La fragilidad social

ACORDES INTERNACIONALES

Valeria López Vela
*Esta columna expresa el punto de vista de su autor, no necesariamente de La Razón.
Por:

Los seres humanos tendemos a suponer que las cosas serán como ha sido, sin que importe que hagamos poco o mucho por mantenerlas. Nos pasa con los amores, con el peso, con las amistades y con la salud. Creemos en el espejismo de la estabilidad cuando, lo sabemos bien, no hay nada más constante que el cambio.

A pesar de eso, insistimos en aferrarnos en las quimeras de las identidades, en las falsas seguridades, en los asideros de lo que ha sido para estrellarnos con la estampida de lo conocido, de lo que fuimos, de lo que construimos.

Esto mismo ocurre con los países, con las instituciones, con las estructuras sociales en donde el ácido que corroe la estabilidad es la violencia —en todas sus formas, manifestaciones, activas, pasivas o silenciosas—. Y en la refriega por mantener lo que se ha sido, encuentra oxígeno todo lo que ya no será más.

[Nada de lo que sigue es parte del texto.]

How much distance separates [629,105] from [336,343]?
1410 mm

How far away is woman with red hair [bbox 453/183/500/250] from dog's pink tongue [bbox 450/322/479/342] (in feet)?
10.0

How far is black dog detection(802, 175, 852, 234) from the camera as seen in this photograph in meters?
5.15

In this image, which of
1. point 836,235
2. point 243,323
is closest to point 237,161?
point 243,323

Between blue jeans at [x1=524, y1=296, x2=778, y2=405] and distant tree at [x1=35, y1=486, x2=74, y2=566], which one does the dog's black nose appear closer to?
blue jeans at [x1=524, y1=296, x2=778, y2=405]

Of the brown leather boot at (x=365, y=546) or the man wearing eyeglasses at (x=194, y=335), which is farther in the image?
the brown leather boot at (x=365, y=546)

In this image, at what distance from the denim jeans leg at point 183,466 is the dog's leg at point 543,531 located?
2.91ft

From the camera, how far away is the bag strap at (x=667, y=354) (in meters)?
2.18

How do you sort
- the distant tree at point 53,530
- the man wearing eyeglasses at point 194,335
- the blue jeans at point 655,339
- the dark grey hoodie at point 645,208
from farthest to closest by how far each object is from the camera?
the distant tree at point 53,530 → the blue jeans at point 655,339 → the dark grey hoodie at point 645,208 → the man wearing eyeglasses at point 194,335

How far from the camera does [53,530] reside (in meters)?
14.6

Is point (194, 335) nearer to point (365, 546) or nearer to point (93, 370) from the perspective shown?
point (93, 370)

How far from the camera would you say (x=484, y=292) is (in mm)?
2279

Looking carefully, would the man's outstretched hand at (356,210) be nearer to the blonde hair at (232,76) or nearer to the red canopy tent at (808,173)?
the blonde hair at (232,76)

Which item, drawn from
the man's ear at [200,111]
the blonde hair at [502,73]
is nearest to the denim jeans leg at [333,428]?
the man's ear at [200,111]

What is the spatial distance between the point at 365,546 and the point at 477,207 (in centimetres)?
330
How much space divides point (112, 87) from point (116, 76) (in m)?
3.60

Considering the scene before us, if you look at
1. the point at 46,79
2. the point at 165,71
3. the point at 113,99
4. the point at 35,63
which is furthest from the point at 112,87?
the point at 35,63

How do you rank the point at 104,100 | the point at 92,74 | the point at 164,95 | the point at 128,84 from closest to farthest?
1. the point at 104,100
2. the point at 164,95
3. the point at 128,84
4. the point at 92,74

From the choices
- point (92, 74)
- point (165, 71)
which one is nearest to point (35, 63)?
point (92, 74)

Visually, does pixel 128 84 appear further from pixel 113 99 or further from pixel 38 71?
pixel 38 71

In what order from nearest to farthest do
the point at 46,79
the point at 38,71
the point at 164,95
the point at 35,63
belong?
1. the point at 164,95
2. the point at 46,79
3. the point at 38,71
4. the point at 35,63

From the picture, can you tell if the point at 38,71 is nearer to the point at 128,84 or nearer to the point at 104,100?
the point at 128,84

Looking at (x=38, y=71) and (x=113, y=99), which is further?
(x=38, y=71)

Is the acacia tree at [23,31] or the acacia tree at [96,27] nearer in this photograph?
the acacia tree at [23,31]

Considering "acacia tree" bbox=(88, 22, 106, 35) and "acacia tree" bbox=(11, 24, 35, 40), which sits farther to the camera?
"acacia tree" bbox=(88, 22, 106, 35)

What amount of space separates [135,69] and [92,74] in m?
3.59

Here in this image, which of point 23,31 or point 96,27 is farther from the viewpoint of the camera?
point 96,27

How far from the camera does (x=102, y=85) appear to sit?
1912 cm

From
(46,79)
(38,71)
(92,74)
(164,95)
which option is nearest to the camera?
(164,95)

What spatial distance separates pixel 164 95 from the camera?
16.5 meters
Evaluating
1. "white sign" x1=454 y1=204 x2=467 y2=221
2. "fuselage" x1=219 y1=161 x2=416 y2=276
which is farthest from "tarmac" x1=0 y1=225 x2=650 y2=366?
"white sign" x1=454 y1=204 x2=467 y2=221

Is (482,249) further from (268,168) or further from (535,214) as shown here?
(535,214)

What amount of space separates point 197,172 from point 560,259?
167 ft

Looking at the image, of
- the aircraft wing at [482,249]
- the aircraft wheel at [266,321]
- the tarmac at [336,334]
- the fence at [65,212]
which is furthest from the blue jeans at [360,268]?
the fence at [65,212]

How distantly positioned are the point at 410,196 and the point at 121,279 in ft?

En los últimos días, en Francia, hemos visto enfrentamientos sangrientos entre los ciudadanos que añoran ese país que ya no es y los que no terminan de ajustar las nuevas condiciones de convivencia. Esta tensión ha hecho que ciertas prácticas sociales sean doblemente injustas e, inevitablemente, han abierto la puerta a la violencia —que desdibujará aún más esa Francia que existió dejando de existir—.

Más allá de los disturbios, que pueden tener diferentes causas, como problemas socioeconómicos, tensiones étnicas o raciales, descontento político o conflictos laborales, lo que vemos es un choque cultural —que no civilizatorio—.

Y entre las pérdidas por los ajustes, lo que es más riesgoso perder no son las formas sociales sino la estabilidad de la convivencia. Los disturbios deberían ser, sugiero, un llamado de atención para construir nuevos patrones de convivencia entre los diferentes grupos que, de facto, están en territorio francés, bajo leyes francesas, pero con tipos de ciudadanías diferenciadas.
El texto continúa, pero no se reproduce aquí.